- **MATERIAL FOR THIS TASK**
* * * *
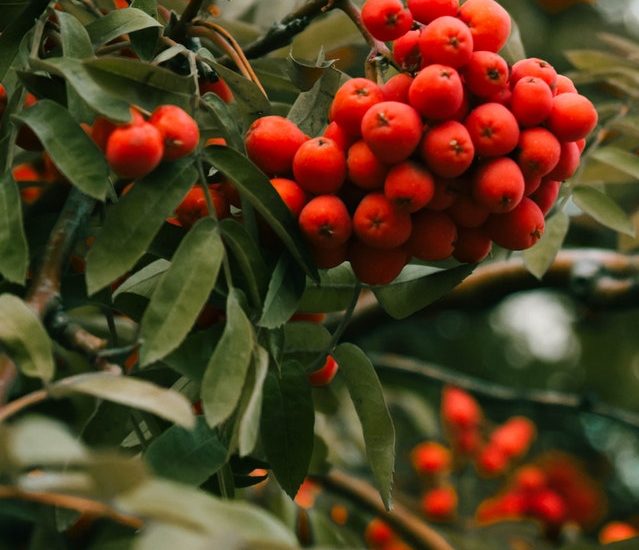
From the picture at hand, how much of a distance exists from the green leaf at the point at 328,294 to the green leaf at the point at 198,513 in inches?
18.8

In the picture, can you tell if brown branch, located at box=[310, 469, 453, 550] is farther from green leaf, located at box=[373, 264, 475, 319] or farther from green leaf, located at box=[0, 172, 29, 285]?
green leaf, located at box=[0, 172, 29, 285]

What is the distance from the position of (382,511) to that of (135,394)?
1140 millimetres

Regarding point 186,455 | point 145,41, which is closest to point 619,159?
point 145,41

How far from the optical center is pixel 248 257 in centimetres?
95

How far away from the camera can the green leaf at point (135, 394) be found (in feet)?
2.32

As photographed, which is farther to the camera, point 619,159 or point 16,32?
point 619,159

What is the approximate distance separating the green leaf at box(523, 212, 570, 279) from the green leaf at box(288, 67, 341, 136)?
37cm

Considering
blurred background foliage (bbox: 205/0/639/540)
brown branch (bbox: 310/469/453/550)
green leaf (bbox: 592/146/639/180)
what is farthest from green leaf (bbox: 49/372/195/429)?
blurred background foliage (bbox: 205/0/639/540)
* * * *
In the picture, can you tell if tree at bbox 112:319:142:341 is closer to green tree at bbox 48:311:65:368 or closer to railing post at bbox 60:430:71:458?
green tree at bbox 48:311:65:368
* * * *
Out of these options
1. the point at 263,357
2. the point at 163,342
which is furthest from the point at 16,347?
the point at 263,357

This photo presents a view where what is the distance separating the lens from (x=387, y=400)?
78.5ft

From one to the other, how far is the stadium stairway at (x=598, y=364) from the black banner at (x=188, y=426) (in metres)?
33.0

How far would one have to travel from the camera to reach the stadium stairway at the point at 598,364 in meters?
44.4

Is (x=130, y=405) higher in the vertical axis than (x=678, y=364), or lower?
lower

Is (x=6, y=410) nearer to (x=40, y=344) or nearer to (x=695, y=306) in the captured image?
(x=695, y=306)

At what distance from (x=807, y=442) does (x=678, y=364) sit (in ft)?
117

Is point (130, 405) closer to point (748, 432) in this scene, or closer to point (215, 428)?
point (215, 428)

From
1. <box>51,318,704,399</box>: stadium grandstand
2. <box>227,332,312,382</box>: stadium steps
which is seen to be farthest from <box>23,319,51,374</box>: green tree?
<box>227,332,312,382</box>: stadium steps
* * * *
- **WHAT THE TASK ASKS**
Report each line of the records above that contains the word "branch". Copy every such line in full.

- **FULL OUTPUT**
In the picture, can you tell if brown branch, located at box=[310, 469, 453, 550] is farther from green leaf, located at box=[373, 264, 475, 319] or farther from green leaf, located at box=[0, 172, 29, 285]?
brown branch (bbox: 310/469/453/550)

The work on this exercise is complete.